**EXERCISE DESCRIPTION:**
Update the records below by swapping "incomplete" for "partial" and leaving every other word as it is.

▼

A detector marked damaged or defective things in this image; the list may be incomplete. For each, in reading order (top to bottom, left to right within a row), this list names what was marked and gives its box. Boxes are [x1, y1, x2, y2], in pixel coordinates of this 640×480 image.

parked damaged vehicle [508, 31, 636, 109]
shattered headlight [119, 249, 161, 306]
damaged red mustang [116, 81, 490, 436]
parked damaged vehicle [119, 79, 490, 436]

▲

**RESULT OF THE EXERCISE:**
A detector marked damaged or defective things in this image; the list may be partial. For each, in reading order (top to bottom, left to right within a row), this list names what was marked and gives its box. Boxes are [x1, y1, x2, y2], in pixel coordinates of this 640×480 image.

parked damaged vehicle [508, 31, 636, 109]
shattered headlight [119, 249, 161, 306]
damaged red mustang [116, 81, 490, 436]
parked damaged vehicle [119, 79, 490, 436]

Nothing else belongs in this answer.